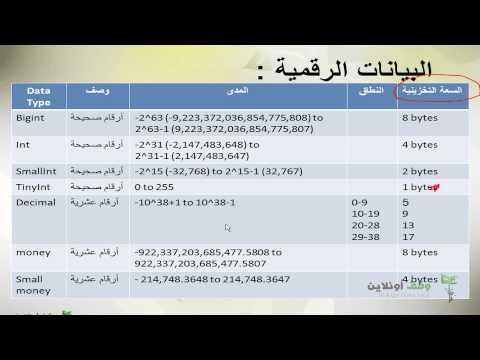Sql Server 2008- 13- أنواع البيانات الجزء 1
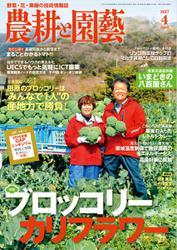 農耕と園芸 (2017年4月号)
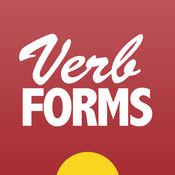 西班牙: 动词 共轭 - VerbForms Español 2.4.3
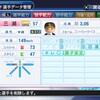 【OB・パワプロ2018】三瀬幸司(2004ダイエー)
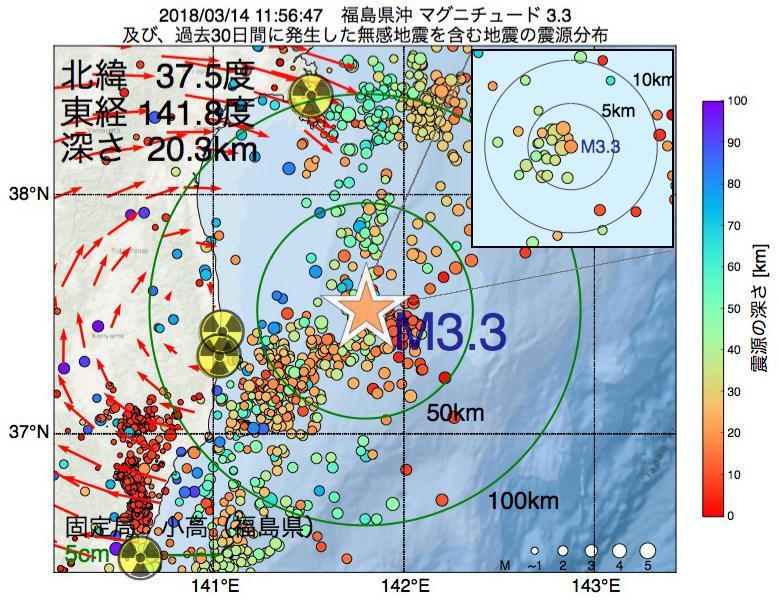 地震震源マップ:2018年03月14日 11時56分 福島県沖でM3.3の地震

○ ○ ○ ○

*WORK INSTRUCTION*: Your reply should consist solely of the lines from the one containing "農耕と園芸 (2017年4月号)" through the last line of the material, reproduced exactly and without pictures.

*ANSWER BOX*:
 農耕と園芸 (2017年4月号)
 西班牙: 动词 共轭 - VerbForms Español 2.4.3
 【OB・パワプロ2018】三瀬幸司(2004ダイエー)
 地震震源マップ:2018年03月14日 11時56分 福島県沖でM3.3の地震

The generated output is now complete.